**Rows of spatial question data:**
* Begin *

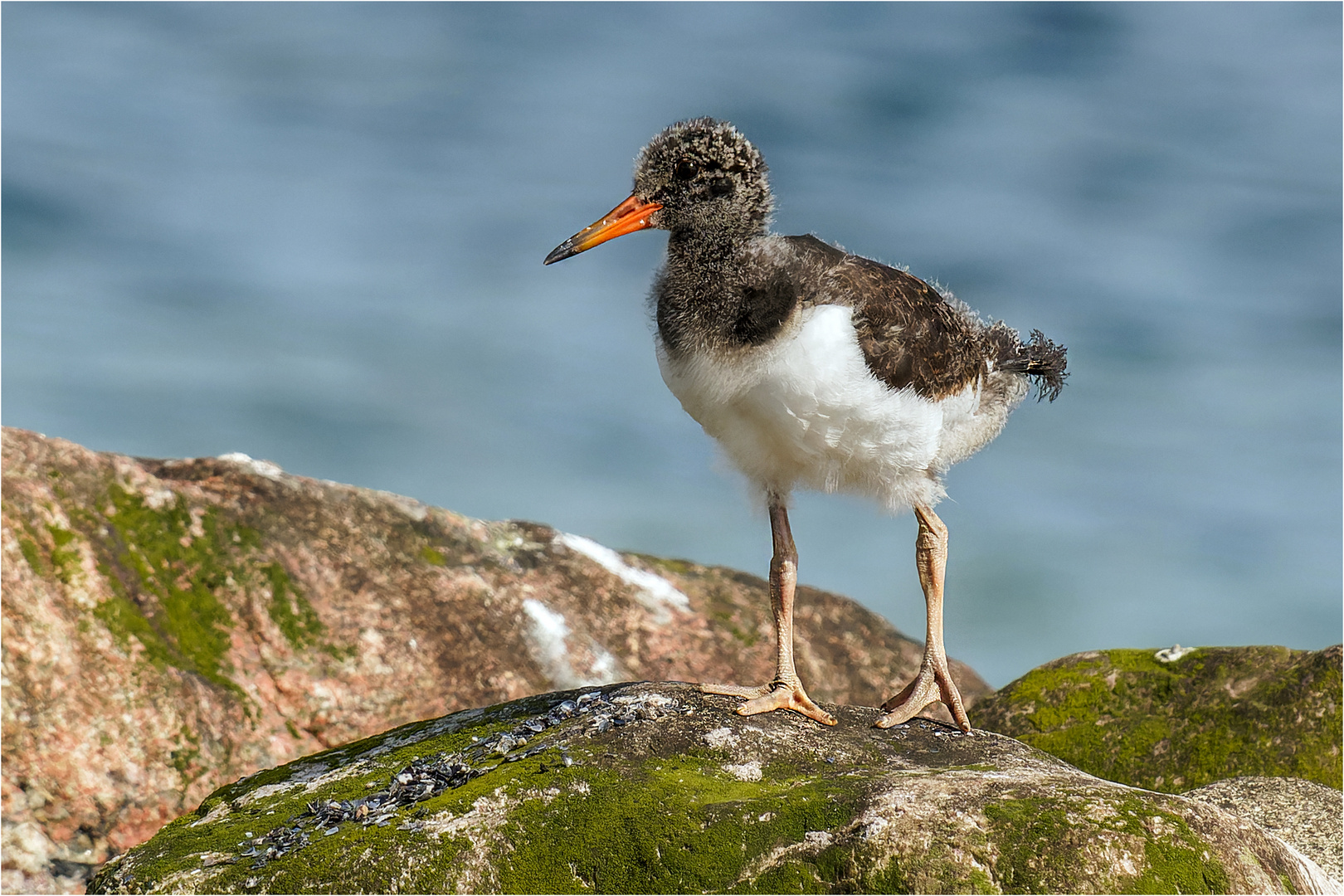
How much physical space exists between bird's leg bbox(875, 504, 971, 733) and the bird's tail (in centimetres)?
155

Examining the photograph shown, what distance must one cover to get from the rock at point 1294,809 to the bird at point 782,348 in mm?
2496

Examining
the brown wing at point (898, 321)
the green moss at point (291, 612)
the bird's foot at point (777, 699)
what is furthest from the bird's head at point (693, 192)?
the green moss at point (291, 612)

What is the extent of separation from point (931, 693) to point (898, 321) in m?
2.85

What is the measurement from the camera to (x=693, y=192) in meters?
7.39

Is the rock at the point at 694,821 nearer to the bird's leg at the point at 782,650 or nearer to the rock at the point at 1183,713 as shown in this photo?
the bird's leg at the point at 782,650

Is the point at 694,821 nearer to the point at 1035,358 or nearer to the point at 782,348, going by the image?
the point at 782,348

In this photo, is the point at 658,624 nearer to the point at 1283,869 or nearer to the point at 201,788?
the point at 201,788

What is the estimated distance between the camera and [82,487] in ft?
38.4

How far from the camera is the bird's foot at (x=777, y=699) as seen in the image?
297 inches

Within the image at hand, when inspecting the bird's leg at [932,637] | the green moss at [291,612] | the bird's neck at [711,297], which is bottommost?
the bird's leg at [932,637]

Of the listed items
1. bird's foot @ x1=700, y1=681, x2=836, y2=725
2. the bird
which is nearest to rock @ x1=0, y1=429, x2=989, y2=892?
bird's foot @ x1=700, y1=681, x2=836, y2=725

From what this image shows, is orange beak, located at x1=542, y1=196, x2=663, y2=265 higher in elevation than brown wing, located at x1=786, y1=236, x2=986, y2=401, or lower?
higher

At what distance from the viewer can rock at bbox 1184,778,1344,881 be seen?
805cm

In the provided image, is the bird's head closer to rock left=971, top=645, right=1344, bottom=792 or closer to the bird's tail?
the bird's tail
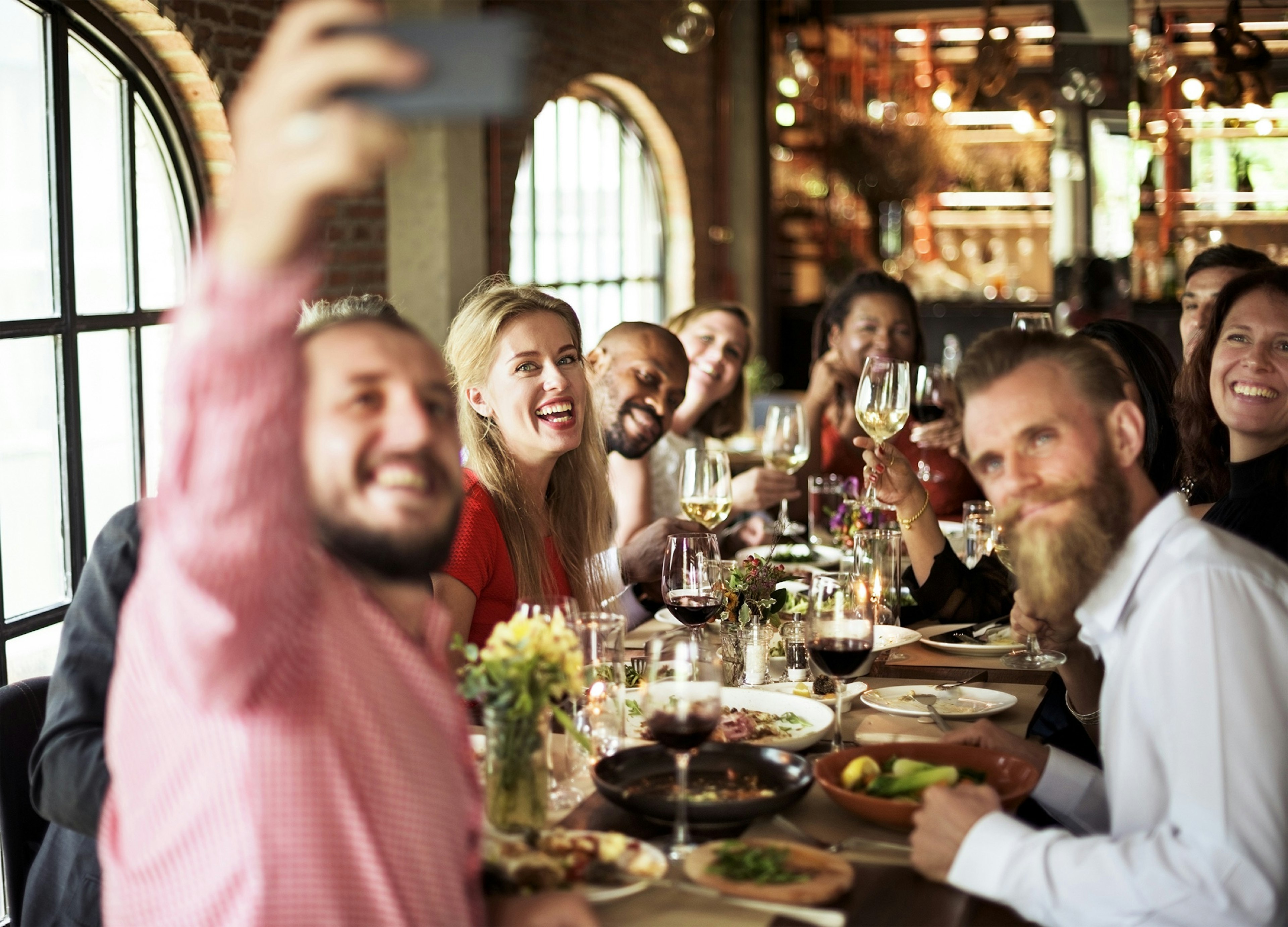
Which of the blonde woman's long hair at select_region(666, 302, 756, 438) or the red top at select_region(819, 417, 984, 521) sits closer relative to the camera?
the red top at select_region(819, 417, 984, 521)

* End *

**Exercise details:** Retype every record above exactly as written, but leave out the pictures.

**Answer to this exercise:**
How much physical space exists between bird's leg bbox(875, 504, 971, 733) and the bird's tail (in centimetres)?
155

Examining the photograph shown, what distance must one cover to get from the rock at point 1294,809 to the bird at point 782,348 in mm?
2496

Examining
the brown wing at point (898, 321)
the green moss at point (291, 612)
the bird's foot at point (777, 699)
what is furthest from the bird's head at point (693, 192)?
the green moss at point (291, 612)

What is the extent of separation from point (931, 693) to point (898, 321) in m?
2.85

What is the measurement from the camera to (x=693, y=192) in meters?
7.39

Is the rock at the point at 694,821 nearer to the bird's leg at the point at 782,650 or nearer to the rock at the point at 1183,713 as shown in this photo?
the bird's leg at the point at 782,650

Is the point at 694,821 nearer to the point at 1035,358 or nearer to the point at 782,348, going by the image?
the point at 782,348

In this photo, is the point at 658,624 nearer to the point at 1283,869 or nearer to the point at 201,788?
the point at 201,788

What is the estimated distance between the camera and [82,487] in ft?
38.4

How far from the camera is the bird's foot at (x=777, y=699) as seen in the image?
297 inches

Within the image at hand, when inspecting the bird's leg at [932,637] | the green moss at [291,612] | the bird's neck at [711,297], which is bottommost?
the bird's leg at [932,637]

Of the listed items
1. bird's foot @ x1=700, y1=681, x2=836, y2=725
2. the bird
which is nearest to rock @ x1=0, y1=429, x2=989, y2=892?
bird's foot @ x1=700, y1=681, x2=836, y2=725

From what this image shows, is orange beak, located at x1=542, y1=196, x2=663, y2=265 higher in elevation than brown wing, located at x1=786, y1=236, x2=986, y2=401, or lower?
higher

At what distance from the viewer can rock at bbox 1184,778,1344,881 be seen?
805cm

In the provided image, is the bird's head closer to rock left=971, top=645, right=1344, bottom=792 or closer to the bird's tail?
the bird's tail
Which of the blonde woman's long hair at select_region(666, 302, 756, 438) or the red top at select_region(819, 417, 984, 521) sits closer relative to the camera?
the red top at select_region(819, 417, 984, 521)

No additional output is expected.